The New Fatigue — what is this all about?
Not sure about you, but there is something different about the current situation (Feb 2021). I wrote about the 7B’s as our responses to lockdown, and I believe still that viewpoint stands. However, there is something new, right now, which is different; it is a mistiness, a malaise, fatigue, sapped, brain fog. To be clear, this is not a loss of motivation, depression or other mental issues — which are all very real and getting to everyone, but I am talking about something else.
In 1996 (web 1.0), the market discovered an online market opportunity. Everyone took their physical businesses and replicated it exactly (give or take a bit) to work in a web browser. On-line arrived. We quickly worked out that this was an unmitigated disaster as a user experience, operationally and back office was a mess. Come 2001 post-crash, we stopped taking off-line thinking and plonking it on-line and saying to ourselves; this is fab. We started digital-first, design from first principles.
2020 we were forced to take the remains of businesses that we not online, the offline ways of working and stuff it online. Meetings, innovation, communication, management, reporting, selling, socialising, dating, laughing, onboarding, education, training — everything else we did in person and face to face. It worked at first as it was new, we had to do it and in a way, it was a challenge which we and our team all rose to.
We have just replicated the 1996 sorry mess — we imaged that we could take what was offline and stuff it into the tech available and it would be magic. My fatigue I am sure is because it has not been designed digital-first, to be specific I mean the workflow, UI and UX. Starting from “what work is needed” and not starting from “does this great scalable platform do the job!”

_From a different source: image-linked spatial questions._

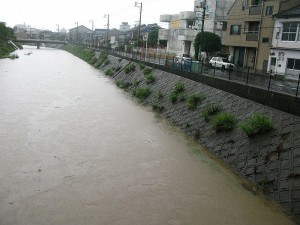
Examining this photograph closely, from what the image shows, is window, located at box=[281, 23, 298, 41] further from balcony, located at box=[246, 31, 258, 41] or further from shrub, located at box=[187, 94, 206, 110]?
shrub, located at box=[187, 94, 206, 110]

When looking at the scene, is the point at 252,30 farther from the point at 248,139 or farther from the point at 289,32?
the point at 248,139

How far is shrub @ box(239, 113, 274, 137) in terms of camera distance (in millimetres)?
13344

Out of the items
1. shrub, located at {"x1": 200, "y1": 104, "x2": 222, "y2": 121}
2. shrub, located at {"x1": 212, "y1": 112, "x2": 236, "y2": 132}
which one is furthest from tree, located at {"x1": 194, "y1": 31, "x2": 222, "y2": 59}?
shrub, located at {"x1": 212, "y1": 112, "x2": 236, "y2": 132}

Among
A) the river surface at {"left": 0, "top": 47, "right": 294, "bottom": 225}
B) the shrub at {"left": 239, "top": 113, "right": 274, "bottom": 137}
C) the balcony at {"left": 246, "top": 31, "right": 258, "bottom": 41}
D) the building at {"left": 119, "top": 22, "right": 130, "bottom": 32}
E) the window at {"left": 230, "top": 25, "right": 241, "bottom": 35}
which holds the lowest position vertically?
the river surface at {"left": 0, "top": 47, "right": 294, "bottom": 225}

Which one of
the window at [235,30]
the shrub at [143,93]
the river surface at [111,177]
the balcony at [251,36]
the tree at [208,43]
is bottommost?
the river surface at [111,177]

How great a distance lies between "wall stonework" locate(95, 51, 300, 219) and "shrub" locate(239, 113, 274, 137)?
21 centimetres

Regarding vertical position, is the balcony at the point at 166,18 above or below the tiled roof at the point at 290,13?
above

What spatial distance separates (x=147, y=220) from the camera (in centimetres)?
960

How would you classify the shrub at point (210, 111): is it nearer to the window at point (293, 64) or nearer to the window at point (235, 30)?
the window at point (293, 64)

We have just replicated the 1996 sorry mess — we imaged that we could take what was offline and stuff it into the tech available and it would be magic.

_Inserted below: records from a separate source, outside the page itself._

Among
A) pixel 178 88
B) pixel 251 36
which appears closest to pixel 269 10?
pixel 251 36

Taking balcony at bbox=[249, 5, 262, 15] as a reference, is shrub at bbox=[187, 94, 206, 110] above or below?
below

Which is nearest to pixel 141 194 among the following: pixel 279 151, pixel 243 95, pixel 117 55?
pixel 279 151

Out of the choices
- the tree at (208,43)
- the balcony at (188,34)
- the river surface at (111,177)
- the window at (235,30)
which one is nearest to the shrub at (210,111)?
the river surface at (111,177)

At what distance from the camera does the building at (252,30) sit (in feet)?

Perhaps we need to stop, look in the mirror and say to ourselves: “look, this pandemic is not going away.” We need to work out what work needs to be done and how we can do it digital-first rather than pretending it is all ok and that we can ignore it as we will all go back to normal — please no. Just expecting everyone to buckle down and get on is no longer a good strategy.
Why has it broken because what we designed as augmentation has now become the expected? This is never going to work.
I ask three questions. (a nod to Robbie Stamp)
Is this working for us? — No, it is not working, the malaise, fatigue and brain fog are a clue. We got away with it for a time, but this is not a long term solution
Who is us? — those working from home but the work is more than working at home, we have lost our connectedness, bonding and togetherness
Of whom are we asking the question? — Senior leadership and Directors who owe a duty of care and responsibility. It is now obvious that we have to reimagine work starting from digital-first for all those aspects of our working lives that we had left as they were too hard and difficult.
How am I responding?
Since group calls are not working for me, I have swapped to mostly 1 on 1 calls, and mostly trying to avoid video. Am encouraging walking whilst chatting. On these calls, I am avoiding updates, task lists, chasing and content that is shared to focus on us as individuals and chat together about the hurdles we see and can call out. Together as teams, we are starting to identify what we need to design to be digital-first, but it is far from clear right now.